Although Think360 can’t determine how many people might see a screensaver when it’s running — after all, a screensaver appears only after there has been no activity on a screen for a period of time — it can calculate the eyeball availability of its digital billboards.

For one of Think360’s clients, United Blood Services, one of the largest not-for-profit blood centers in the world headquartered in Scottsdale, Ariz., total display time with their screensaver users, over a 10-month period, has been 41 years, six months and 21 days, Elias said, with the average user during the period displaying the screensaver 683 hours.

Drawing More Blood

United Blood Services has been a laboratory of sorts for Think360’sextension of its broadcast screensaver concept to loyalty programs.

According to Think360, since its “ThinkLoyalty” program was launched 10 months ago, some 30,000 people have committed to make more than 100,000 more blood donations.
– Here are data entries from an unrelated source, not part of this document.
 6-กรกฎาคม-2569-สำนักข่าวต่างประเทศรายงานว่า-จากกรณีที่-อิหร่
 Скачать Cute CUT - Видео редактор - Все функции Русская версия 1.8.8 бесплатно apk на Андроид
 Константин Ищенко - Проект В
Based on the success with United Blood, Think360 announced yesterday that it would start actively marketing its ThinkLoyalty offering to others.

Channel Pollution

According Bob Hagnauer, marketing manager for Maritz Loyalty Marketing in St. Louis, new approaches to online marketing, like screensavers, have become necessary because of the pollution of the e-mail channel by outlaw advertisers.
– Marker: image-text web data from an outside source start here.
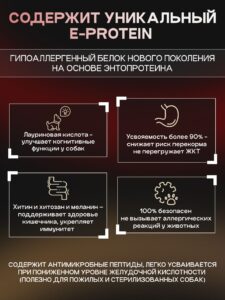 Корм сухой для собак «Cosmodog» для мелких пород с говядиной с пробиотиком 0.8 кг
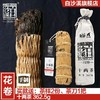 包邮 湖南安化黑茶 白沙溪特优千两茶正品花卷茶 十两茶 商品缩略图0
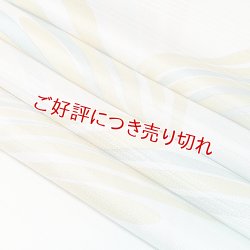 画像1: 帯揚げ　乱絽ローケツ二色筆使い　（02）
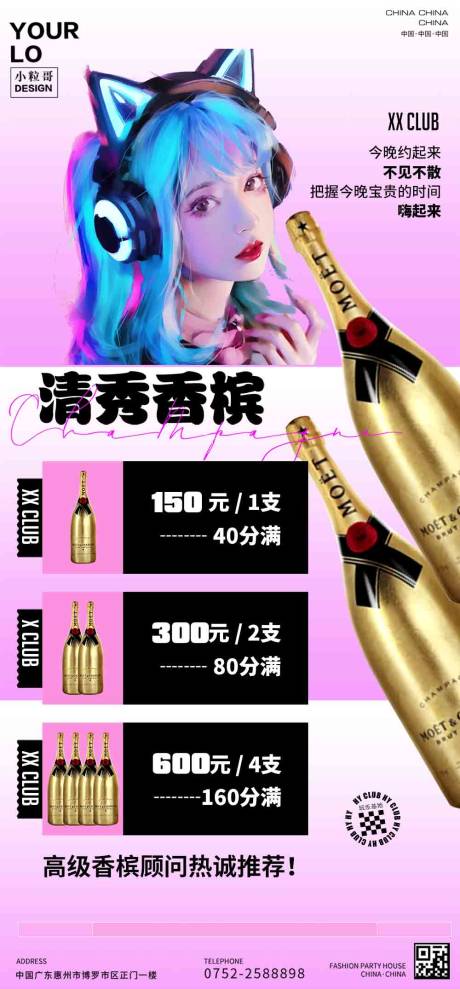 源文件下载【酒吧KTV酒水单海报】编号：13710029999907823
“Marketers are facing a terrible paradox,” he told CRMBuyer. “Many customers prefer to receive their communications via e-mail, but the e-mail channel has been hijacked by the spammers.”

Screensavers can be a way to skirt the e-mail paradox, he noted. “This type of program does work around some of the e-mail problems because the customer is getting the message through their screensaver so it’s not hitting the spam filters.”

1 Comment

  • Isn’t this just a recycled .Com idea?
    Back in the late ’90’s everyone was buzzing about ‘push’ technology and how it was going to revolutionize information delivery. There was a screen saver people could download and it would automatically update with headlines or other targeted information pushed from a central server. If I recall correctly MS had a technology called Channels and we looked at using Channels with Stardust Screen Saver Toolkit to deliver new release information to Roger’s Video screensavers.